Current Clinical Trials

For lesions of the lip, anterior tongue, buccal mucosa, floor of the mouth, retromolar trigone, upper gingiva, and hard palate, treatment will be dictated by the location and size of the recurrent lesion as well as prior treatment.[1,2]

Standard treatment options:

  1. Surgery is the preferred treatment, if radiation therapy was used initially.[3]

  2. Surgery,[3] radiation therapy, or a combination of these may be considered for treatment, if surgery was used to treat the lesion initially.

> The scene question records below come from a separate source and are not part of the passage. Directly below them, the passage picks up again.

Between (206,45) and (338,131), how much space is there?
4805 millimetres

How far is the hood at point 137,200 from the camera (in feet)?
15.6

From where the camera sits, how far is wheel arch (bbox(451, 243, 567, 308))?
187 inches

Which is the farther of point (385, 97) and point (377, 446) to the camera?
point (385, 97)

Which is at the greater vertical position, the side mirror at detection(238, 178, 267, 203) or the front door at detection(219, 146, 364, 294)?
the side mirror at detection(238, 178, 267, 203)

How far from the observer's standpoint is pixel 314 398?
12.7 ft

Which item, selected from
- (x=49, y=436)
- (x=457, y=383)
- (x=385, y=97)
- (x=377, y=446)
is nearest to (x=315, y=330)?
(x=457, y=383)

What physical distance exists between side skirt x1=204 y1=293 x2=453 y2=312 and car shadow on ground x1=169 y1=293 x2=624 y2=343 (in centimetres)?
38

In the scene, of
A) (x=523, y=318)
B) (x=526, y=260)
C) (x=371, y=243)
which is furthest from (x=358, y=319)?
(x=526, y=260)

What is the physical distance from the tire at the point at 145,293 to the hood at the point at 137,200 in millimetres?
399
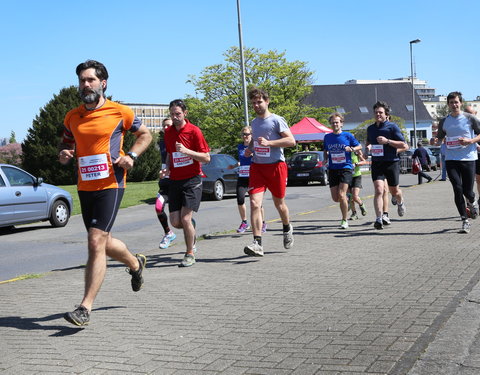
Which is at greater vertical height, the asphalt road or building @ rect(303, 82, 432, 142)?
building @ rect(303, 82, 432, 142)

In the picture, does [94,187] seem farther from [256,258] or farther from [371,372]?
[256,258]

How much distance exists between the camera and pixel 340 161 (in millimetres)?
11570

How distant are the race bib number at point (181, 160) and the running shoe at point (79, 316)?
3.27 m

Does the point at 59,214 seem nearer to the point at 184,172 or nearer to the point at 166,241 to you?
the point at 166,241

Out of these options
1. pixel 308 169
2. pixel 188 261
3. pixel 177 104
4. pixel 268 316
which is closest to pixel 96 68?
pixel 268 316

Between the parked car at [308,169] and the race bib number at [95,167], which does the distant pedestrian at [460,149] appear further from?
the parked car at [308,169]

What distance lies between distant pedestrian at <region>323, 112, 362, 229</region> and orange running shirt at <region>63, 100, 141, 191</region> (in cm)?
651

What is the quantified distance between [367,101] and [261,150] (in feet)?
305

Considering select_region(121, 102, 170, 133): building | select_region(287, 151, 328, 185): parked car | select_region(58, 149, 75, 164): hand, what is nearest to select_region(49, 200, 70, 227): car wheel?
select_region(58, 149, 75, 164): hand

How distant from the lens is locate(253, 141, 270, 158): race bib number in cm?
866

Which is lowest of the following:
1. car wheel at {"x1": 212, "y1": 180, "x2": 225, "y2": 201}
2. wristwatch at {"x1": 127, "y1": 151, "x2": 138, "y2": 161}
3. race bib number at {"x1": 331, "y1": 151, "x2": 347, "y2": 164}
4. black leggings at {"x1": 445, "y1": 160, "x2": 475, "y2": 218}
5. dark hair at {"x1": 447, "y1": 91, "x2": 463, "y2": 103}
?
car wheel at {"x1": 212, "y1": 180, "x2": 225, "y2": 201}

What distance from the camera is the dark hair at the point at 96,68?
18.0 feet

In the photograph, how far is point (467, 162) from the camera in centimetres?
1045

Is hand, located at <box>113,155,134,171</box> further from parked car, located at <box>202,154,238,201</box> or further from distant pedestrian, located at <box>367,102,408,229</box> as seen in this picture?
parked car, located at <box>202,154,238,201</box>
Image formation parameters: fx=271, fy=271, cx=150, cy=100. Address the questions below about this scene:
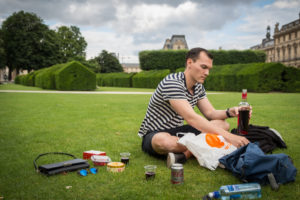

  3. Although chemotherapy has been shown to induce responses, no increase in survival has been demonstrated.[4]

Treatment options under clinical evaluation:

  • Clinical trials evaluating new chemotherapy drugs, chemotherapy and re-irradiation, or hyperthermia should be considered because surgical salvage after primary treatment by radiation therapy and radiation therapy after primary surgery give poor results.[5,6]
Current Clinical Trials

Check for U.S. clinical trials from NCI's list of cancer clinical trials that are now accepting patients with recurrent lip and oral cavity cancer. The list of clinical trials can be further narrowed by location, drug, intervention, and other criteria.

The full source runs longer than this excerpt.